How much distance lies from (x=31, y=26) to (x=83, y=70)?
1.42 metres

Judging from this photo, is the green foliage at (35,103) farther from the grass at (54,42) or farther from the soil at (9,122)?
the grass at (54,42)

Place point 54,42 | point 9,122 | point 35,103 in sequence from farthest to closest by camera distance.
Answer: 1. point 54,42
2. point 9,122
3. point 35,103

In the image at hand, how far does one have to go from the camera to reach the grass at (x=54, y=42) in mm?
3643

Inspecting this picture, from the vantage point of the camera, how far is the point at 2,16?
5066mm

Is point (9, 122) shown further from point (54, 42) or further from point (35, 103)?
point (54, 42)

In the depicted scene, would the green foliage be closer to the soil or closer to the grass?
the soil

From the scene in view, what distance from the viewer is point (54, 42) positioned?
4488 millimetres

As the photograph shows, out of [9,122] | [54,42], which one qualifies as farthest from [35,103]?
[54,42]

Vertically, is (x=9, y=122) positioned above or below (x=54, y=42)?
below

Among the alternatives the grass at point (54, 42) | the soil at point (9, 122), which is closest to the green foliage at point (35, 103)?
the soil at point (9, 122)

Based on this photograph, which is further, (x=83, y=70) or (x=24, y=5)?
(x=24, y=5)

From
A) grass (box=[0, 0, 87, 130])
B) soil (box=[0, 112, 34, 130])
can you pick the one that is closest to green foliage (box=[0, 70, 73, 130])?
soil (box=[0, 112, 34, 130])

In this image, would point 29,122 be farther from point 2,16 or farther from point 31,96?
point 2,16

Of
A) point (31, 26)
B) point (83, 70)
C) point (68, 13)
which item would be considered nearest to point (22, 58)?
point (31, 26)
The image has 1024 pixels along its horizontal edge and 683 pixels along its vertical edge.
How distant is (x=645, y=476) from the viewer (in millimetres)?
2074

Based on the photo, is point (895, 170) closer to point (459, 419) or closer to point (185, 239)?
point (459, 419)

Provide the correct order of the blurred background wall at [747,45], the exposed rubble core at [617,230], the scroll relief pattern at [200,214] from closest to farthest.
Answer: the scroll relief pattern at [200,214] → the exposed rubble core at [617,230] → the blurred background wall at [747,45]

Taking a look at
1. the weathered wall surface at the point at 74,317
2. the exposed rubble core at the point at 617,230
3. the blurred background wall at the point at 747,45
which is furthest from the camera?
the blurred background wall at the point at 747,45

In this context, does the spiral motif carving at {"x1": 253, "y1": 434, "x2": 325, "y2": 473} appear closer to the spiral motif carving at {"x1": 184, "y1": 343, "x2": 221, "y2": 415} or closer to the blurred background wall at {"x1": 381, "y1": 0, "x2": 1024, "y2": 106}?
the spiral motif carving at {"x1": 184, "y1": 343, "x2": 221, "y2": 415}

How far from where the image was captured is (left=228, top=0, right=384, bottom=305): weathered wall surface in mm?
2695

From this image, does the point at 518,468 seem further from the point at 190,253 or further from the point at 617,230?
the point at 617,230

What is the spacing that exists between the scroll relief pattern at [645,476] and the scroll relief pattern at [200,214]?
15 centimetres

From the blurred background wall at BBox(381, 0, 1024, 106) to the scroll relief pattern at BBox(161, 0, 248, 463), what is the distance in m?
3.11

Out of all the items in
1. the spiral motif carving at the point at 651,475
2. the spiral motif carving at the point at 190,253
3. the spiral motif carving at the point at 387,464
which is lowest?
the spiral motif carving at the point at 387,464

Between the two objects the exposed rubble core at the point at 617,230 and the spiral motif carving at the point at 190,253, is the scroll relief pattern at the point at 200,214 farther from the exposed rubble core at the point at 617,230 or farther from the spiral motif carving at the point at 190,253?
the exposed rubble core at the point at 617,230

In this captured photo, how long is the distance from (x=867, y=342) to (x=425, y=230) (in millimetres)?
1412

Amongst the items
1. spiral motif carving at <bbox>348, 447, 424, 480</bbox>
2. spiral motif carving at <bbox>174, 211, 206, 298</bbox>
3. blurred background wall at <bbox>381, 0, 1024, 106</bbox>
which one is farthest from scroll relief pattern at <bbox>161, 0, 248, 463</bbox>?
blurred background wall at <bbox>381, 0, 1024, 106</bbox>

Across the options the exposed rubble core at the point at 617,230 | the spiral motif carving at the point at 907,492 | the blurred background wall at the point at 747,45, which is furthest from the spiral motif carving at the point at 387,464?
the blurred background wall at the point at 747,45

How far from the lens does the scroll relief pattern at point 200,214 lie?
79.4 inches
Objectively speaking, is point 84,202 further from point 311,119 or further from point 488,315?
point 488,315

### TO DO
Express all of the rows above as a JSON list of strings, with one string for each line and blank lines left out.

### RESULT FOR THIS TASK
[
  "How much distance lies from (x=31, y=26) to (x=83, y=70)?",
  "1.42 metres",
  "Judging from this photo, is the green foliage at (35,103) farther from the grass at (54,42) or farther from the soil at (9,122)?",
  "the grass at (54,42)",
  "Place point 54,42 | point 9,122 | point 35,103 in sequence from farthest to closest by camera distance.",
  "Answer: 1. point 54,42",
  "2. point 9,122",
  "3. point 35,103",
  "In the image at hand, how far does one have to go from the camera to reach the grass at (x=54, y=42) in mm?",
  "3643",
  "Inspecting this picture, from the vantage point of the camera, how far is the point at 2,16?",
  "5066mm",
  "Is point (9, 122) shown further from point (54, 42) or further from point (35, 103)?",
  "point (54, 42)",
  "In the depicted scene, would the green foliage be closer to the soil or closer to the grass?",
  "the soil",
  "From the scene in view, what distance from the viewer is point (54, 42) positioned?",
  "4488 millimetres",
  "As the photograph shows, out of [9,122] | [54,42], which one qualifies as farthest from [35,103]?",
  "[54,42]",
  "Vertically, is (x=9, y=122) positioned above or below (x=54, y=42)?",
  "below",
  "Among the alternatives the grass at point (54, 42) | the soil at point (9, 122), which is closest to the green foliage at point (35, 103)?",
  "the soil at point (9, 122)",
  "Based on this photograph, which is further, (x=83, y=70) or (x=24, y=5)?",
  "(x=24, y=5)",
  "From",
  "A) grass (box=[0, 0, 87, 130])",
  "B) soil (box=[0, 112, 34, 130])",
  "can you pick the one that is closest to green foliage (box=[0, 70, 73, 130])?",
  "soil (box=[0, 112, 34, 130])",
  "In this image, would point 29,122 be farther from point 2,16 or farther from point 31,96?",
  "point 2,16",
  "Of",
  "A) point (31, 26)",
  "B) point (83, 70)",
  "C) point (68, 13)",
  "which item would be considered nearest to point (22, 58)?",
  "point (31, 26)",
  "The image has 1024 pixels along its horizontal edge and 683 pixels along its vertical edge.",
  "How distant is (x=645, y=476) from the viewer (in millimetres)?",
  "2074",
  "Based on the photo, is point (895, 170) closer to point (459, 419) or closer to point (185, 239)?",
  "point (459, 419)",
  "Provide the correct order of the blurred background wall at [747,45], the exposed rubble core at [617,230], the scroll relief pattern at [200,214] from closest to farthest.",
  "Answer: the scroll relief pattern at [200,214] → the exposed rubble core at [617,230] → the blurred background wall at [747,45]",
  "Taking a look at",
  "1. the weathered wall surface at the point at 74,317",
  "2. the exposed rubble core at the point at 617,230",
  "3. the blurred background wall at the point at 747,45",
  "which is furthest from the camera?",
  "the blurred background wall at the point at 747,45",
  "In this context, does the spiral motif carving at {\"x1\": 253, \"y1\": 434, \"x2\": 325, \"y2\": 473} appear closer to the spiral motif carving at {\"x1\": 184, \"y1\": 343, \"x2\": 221, \"y2\": 415} or closer to the blurred background wall at {\"x1\": 381, \"y1\": 0, \"x2\": 1024, \"y2\": 106}?",
  "the spiral motif carving at {\"x1\": 184, \"y1\": 343, \"x2\": 221, \"y2\": 415}",
  "How far from where the image was captured is (left=228, top=0, right=384, bottom=305): weathered wall surface in mm?",
  "2695",
  "From this image, does the point at 518,468 seem further from the point at 190,253 or further from the point at 617,230?",
  "the point at 617,230",
  "What is the spacing that exists between the scroll relief pattern at [645,476] and the scroll relief pattern at [200,214]?",
  "15 centimetres",
  "From the blurred background wall at BBox(381, 0, 1024, 106) to the scroll relief pattern at BBox(161, 0, 248, 463), what is the distance in m?",
  "3.11",
  "Out of all the items in",
  "1. the spiral motif carving at the point at 651,475",
  "2. the spiral motif carving at the point at 190,253",
  "3. the spiral motif carving at the point at 387,464",
  "which is lowest?",
  "the spiral motif carving at the point at 387,464",
  "Between the two objects the exposed rubble core at the point at 617,230 and the spiral motif carving at the point at 190,253, is the scroll relief pattern at the point at 200,214 farther from the exposed rubble core at the point at 617,230 or farther from the spiral motif carving at the point at 190,253?",
  "the exposed rubble core at the point at 617,230",
  "In this captured photo, how long is the distance from (x=867, y=342) to (x=425, y=230) (in millimetres)?",
  "1412",
  "Amongst the items",
  "1. spiral motif carving at <bbox>348, 447, 424, 480</bbox>",
  "2. spiral motif carving at <bbox>174, 211, 206, 298</bbox>",
  "3. blurred background wall at <bbox>381, 0, 1024, 106</bbox>",
  "which one is farthest from scroll relief pattern at <bbox>161, 0, 248, 463</bbox>?",
  "blurred background wall at <bbox>381, 0, 1024, 106</bbox>",
  "Across the options the exposed rubble core at the point at 617,230 | the spiral motif carving at the point at 907,492 | the blurred background wall at the point at 747,45, which is furthest from the spiral motif carving at the point at 387,464?",
  "the blurred background wall at the point at 747,45",
  "How far from the lens does the scroll relief pattern at point 200,214 lie?",
  "79.4 inches",
  "Objectively speaking, is point 84,202 further from point 311,119 or further from point 488,315?",
  "point 488,315"
]